Верни мои сны
Саша Ирбе
В эту, ни на что не похожую книгу Саши Ирбе вошли стихотворения-переживания, скрученные воедино с ритмической прозой (отчасти стилизованным, отчасти глубоко личным «московско-готическим» романом). Перед нами неэвклидов обьем овеществленного воздуха: им дышишь, в него погружаешься. Это пространство забирает в свой внутренний мир образов и событий. Каждый сможет найти здесь и свое, и потустороннее, и просто находящееся (возможно, временно) по ту сторону себя; оставить в душе странное и томящее послевкусие. Соприкосновение с тканью этого странного полотна, его чувственный и исповедальный мистицизм, не оставят читателя равнодушным.
Саша Ирбе
Верни мои сны
От автора
Если бы эта книга была женщиной, ей было бы лет около сорока. Она имела бы омерзительный и очень гордый характер.
Если бы эта книга была домом, он стоял бы на склоне горы и смотрел на черное, спокойное море.
Если бы эта книга была птицей, то жила бы она на Китай-городе, где-то в районе Устьинского моста, чтобы наблюдать, как идут по Москве-реке теплоходы.
Но она – книга. И главный ее герой – время: разрушающее, вдохновляющее, дающее…
Я буду рада, если кому-то она поможет взглянуть на нашу жизнь иначе, а вернее, так увидеть в ней то, что рождает за спиной крылья.
Верни мои сны
1. В час утра над Москвой
Одну из своих книг, «Излом», я уже открывала циклом стихов о Москве, потому что Москва была и остается моим самым любимым городом на свете.
Все стихи этого цикла были написаны в самолете в момент отлета или возвращения домой.

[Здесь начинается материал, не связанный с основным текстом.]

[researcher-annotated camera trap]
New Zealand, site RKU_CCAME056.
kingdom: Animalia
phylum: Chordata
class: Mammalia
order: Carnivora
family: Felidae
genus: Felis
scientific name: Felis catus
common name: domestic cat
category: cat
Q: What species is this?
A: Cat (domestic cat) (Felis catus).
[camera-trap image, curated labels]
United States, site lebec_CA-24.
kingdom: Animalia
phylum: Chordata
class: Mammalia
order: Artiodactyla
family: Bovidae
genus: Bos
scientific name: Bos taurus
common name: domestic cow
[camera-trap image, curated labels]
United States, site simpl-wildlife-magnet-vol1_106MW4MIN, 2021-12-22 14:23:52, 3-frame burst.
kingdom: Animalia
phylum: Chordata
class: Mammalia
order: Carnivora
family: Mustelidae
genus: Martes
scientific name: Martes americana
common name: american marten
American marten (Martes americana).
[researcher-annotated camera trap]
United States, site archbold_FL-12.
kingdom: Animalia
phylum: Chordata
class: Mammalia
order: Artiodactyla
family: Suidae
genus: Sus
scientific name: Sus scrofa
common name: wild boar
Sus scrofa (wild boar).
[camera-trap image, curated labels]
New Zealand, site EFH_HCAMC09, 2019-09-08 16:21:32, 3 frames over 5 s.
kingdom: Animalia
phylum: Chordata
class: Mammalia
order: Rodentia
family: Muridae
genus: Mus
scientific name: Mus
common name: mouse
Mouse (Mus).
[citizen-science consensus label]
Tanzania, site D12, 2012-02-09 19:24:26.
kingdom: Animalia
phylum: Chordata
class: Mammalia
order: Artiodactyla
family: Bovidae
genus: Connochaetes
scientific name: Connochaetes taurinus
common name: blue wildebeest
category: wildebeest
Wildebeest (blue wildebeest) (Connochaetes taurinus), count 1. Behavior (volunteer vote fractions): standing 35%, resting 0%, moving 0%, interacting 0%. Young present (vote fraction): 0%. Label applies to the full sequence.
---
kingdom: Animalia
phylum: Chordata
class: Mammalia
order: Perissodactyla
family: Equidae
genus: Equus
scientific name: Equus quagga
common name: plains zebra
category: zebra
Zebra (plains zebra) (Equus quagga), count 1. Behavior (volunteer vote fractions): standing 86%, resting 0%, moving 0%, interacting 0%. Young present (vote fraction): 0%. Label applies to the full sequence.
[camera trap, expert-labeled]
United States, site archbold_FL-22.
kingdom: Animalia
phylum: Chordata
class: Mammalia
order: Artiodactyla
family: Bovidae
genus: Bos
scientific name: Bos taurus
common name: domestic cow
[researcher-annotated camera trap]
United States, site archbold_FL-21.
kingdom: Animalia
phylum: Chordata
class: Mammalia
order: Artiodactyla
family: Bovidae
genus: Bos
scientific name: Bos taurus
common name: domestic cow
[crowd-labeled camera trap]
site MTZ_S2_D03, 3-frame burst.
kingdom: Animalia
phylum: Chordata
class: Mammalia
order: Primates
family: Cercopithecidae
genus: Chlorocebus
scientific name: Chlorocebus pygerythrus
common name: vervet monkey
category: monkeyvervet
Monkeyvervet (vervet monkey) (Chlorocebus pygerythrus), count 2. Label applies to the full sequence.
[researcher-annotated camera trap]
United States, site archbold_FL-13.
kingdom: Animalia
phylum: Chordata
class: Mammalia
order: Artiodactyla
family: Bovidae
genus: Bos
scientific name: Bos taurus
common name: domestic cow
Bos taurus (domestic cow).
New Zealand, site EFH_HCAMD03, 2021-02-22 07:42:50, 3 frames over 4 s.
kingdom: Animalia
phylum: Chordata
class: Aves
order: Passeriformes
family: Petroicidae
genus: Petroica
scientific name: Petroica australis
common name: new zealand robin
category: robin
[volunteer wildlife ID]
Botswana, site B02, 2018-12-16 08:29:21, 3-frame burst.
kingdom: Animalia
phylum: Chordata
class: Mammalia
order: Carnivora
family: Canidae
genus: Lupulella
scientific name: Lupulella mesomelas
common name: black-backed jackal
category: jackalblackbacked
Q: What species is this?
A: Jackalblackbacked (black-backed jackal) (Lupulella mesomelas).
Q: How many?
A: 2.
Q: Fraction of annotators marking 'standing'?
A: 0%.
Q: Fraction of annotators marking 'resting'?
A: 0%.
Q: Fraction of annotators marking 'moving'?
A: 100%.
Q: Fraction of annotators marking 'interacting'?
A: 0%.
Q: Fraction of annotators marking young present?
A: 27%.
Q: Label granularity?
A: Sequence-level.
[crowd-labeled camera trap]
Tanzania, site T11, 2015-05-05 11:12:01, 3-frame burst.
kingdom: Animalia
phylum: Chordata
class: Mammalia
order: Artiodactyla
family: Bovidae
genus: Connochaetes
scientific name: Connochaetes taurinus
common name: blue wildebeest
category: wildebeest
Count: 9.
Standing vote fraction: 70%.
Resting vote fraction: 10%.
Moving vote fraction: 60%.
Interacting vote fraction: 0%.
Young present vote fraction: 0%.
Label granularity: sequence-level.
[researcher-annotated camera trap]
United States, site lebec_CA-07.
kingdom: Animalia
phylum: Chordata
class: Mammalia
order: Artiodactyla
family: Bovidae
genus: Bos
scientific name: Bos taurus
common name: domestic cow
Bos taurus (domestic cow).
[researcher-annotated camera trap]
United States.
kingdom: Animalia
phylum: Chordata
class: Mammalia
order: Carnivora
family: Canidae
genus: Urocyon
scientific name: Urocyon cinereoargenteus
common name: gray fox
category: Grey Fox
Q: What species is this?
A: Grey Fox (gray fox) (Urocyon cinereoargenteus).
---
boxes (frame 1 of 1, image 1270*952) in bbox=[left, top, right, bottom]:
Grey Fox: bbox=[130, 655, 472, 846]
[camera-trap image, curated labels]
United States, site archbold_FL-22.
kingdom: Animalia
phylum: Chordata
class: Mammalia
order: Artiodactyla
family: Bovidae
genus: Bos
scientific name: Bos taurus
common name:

1. «Это я – голытьба татарская…»
Это я – голытьба татарская
без тебя – не сказать – жива.
Не Петрова столица – царская,
мягко-женским звучит – «Москва».
Возвращаюсь в тебя негаданно,
что с ключами в свой отчий дом.
И стоят фонари оградами
на Садовом и на Тверском.
Ты – страна, что дана не каждому,
и не каждый тебя поймет;
точно в землю домишки всажены,
в желтых ризах, наперечет.
Кремль-чудило пурпурной кручею,
точно яблочный взбит пирог.
Если Бог бы задумал лучшее,
он бы лучше создать не смог.
Эх, Москва, пестрота татарская
и церковен славянских ряд.
А душа у тебя цыганская,
слишком гордая, говорят.
Не полюбишь – так планы начисто,
а полюбишь – так впрок, сполна.
Все препоны твои, дурачества
наблюдает в неон страна.
Мною парки твои исхожены,
но спешу в них, как в первый раз.
И стихи про тебя все сложены,
но их снова пишу сейчас.
Потому что душа излечится
от бульваров твоих и стен,
потому что ты тоже женщина,
что не раз попадала в плен.
То царевой была, то ханскою,
то боярской, а то чумной.
Эх, ты, доля моя цыганская
на широкой меже земной.
2. «Костлявая земля, холодный луч заката…»
Костлявая земля,
холодный луч заката.
Встречай, Москва моя,
меня из чуждых стен.
Встречай меня, моя
больничная палата,
любительница пестрых перемен.
Продлится разговор,
а с ним – вино за полночь,
на кухне свет, а за Садовым – тьма.
Встречай меня, Москва,
встречай – покуда помнишь —
и все тебе рожденные слова.
Я снова по Тверской
пройду, как бы не зная,
что сотни раз и вечером и днем
по ней гуляла.
Ты
встречай меня, родная,
встречай меня как дочь,
заехавшую в дом.
Опять не насовсем…
Но воздух твой так сладок,
что и во снах
тебе не изменить.
Встречай меня, моя
излучина загадок,
моих стихов и лет,
и отголосков нить.
3. «Я им, молодым…»
Я им, молодым (хоть душой очень многих моложе),
завидую так,
что и парки мои и газоны
жалею;
и то, что в Москву понаехали тоже,
и нежно глядят
на дворцы ее, башни и склоны,
на спуски к реке,
по мостам ее длинным гуляют,
что любят огни и еще очень многое любят,
что нашей Москвы, не парадной – практичной, не знают,
что сладко все то, что свершилось, а больше не будет.
Я в сквер ухожу!..
В Александровский даже не смею.
Не хочется в сад в своей нынешней, дикой печали.
Как жаль, что я время в то время вернуть не сумею,
где счет не назначен, и все еще только в начале.